President of Piedmont
- In office 21 December 1973 – 21 July 1975
- Preceded by: Edoardo Calleri di Sala
- Succeeded by: Aldo Viglione

President of the Regional Council of Piedmont
- In office 9 March 1972 – 21 December 1973
- Preceded by: Paolo Battino Vittorelli
- Succeeded by: Aldo Viglione

Member of the Regional Council of Piedmont
- In office 7 June 1970 – 9 January 1980

President of the Province of Turin
- In office 31 May 1965 – 13 July 1970
- Preceded by: Giuseppe Grosso
- Succeeded by: Elio Borgogno

Personal details
- Born: 9 September 1902 Brosso, Province of Turin, Kingdom of Italy
- Died: 12 January 1980 (aged 77) Ivrea, Piedmont, Italy
- Party: Christian Democracy
- Occupation: Lawyer

= Gianni Oberto Tarena =

Italian lawyer and politician (1902–1980)

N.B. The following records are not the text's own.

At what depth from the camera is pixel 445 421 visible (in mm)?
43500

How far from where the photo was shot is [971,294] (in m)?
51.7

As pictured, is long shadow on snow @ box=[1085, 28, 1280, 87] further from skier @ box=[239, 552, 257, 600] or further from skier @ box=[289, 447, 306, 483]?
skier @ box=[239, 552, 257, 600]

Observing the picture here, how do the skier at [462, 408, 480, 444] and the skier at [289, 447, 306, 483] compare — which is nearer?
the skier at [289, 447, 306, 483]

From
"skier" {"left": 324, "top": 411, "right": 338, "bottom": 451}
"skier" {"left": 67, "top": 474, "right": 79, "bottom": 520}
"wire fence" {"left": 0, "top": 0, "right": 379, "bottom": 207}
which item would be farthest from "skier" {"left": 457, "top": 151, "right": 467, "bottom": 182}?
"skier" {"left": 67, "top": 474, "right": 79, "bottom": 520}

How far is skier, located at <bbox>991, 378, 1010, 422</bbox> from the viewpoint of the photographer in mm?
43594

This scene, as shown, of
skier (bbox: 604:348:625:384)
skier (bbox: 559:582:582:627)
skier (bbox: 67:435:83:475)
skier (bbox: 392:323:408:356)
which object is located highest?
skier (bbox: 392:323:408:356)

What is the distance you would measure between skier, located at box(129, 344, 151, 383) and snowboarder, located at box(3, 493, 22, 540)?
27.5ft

Gianni Oberto Tarena (9 September 1902 – 12 January 1980) was an Italian lawyer and politician. A member of the Christian Democracy, he served as president of Piedmont from 1973 to 1975, president of the Regional Council of Piedmont from 1972 to 1973, and president of the Province of Turin from 1965 to 1970.